My personal opinion on this Sir, which is also shared by some members of our Group, is that any takeover by any group will be very unlikely given that STS has a strong relationship with Samsung, PSPC’s major customer. In addition, PSPC research and development (R&D) is dependent on STS and this might cause operating difficulties for any new ownership.
And most importantly, we doubt that PSPC Management/STS will be willing to sell their shares at less than P3.76 apiece, which was the initial public offering price before it was lowered to the final IPO price of P3.15. They might have been willing to offer the 15-percent stake of the Company at P3.15 per share to the public previously, but we are fairly positive that if ever the controlling stockholders decide to sell, the offer value would be way above the P3.76 initial offer price.
As a matter of fact, we are actually demanding a buyback by the Management of the shares that are trading below the IPO price to take advantage of the discount offered by some stockholders.
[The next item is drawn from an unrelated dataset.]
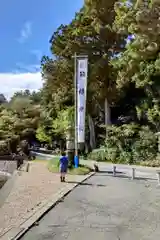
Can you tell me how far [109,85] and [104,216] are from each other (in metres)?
25.3

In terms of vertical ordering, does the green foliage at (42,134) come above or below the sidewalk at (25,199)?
above

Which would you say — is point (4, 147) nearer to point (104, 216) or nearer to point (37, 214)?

Hence, instead of the Management selling its holding interest at below the IPO price, we may expect soon the Management/STS to buy back its own shares at P3.15 apiece or below.
And lastly, we take this opportunity to enumerate our so-called PSPC activist shareholders’ demands as follows:
1. Establish a stock option/compensation program based on stock performance, to align the Management’s interest with the best interest of the public shareholders;
2. Approve a one-year buyback program for a maximum of 4 percent of the outstanding shares with a budget of about $6 million;
3. Increase dividend payout to 30 percent for this year;
4. Start studying legal options for the collection of the $23 million unfunded power subsidy;
5. Require Samsung to buy in when the contract with the company is renewed; and
6. Require the prospective partner in Phase II of the expansion to also buy in shares in the company.
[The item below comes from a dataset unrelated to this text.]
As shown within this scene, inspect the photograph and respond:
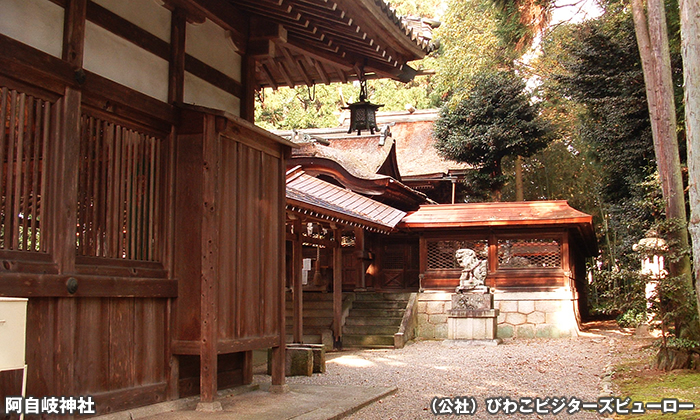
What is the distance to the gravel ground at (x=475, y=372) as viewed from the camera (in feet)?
25.9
And we would like to point out that our demands are reasonable, very justifiable and they make good business sense. Not only the public shareholders but also the Company will benefit from these demands for they are expected to:
1. Increase shareholder value;
2. Improve management focus and alignment with public shareholders’ interest; and
3. Increase transparency between Management and public shareholders.
On a personal note, I am happy to hear from Mr. Ablin and company and thank them for reading The Manila Times. Although I am ready to accommodate them, as well as other investors, on their analysis of certain stocks, I cannot promise to help them in any of their predicaments with regard to complaints that only concerned officials of the Securities and Exchange Commission and the Philippine Stock Exchange can possibly resolve. The best I can offer them is this space, through which they can air their grievances.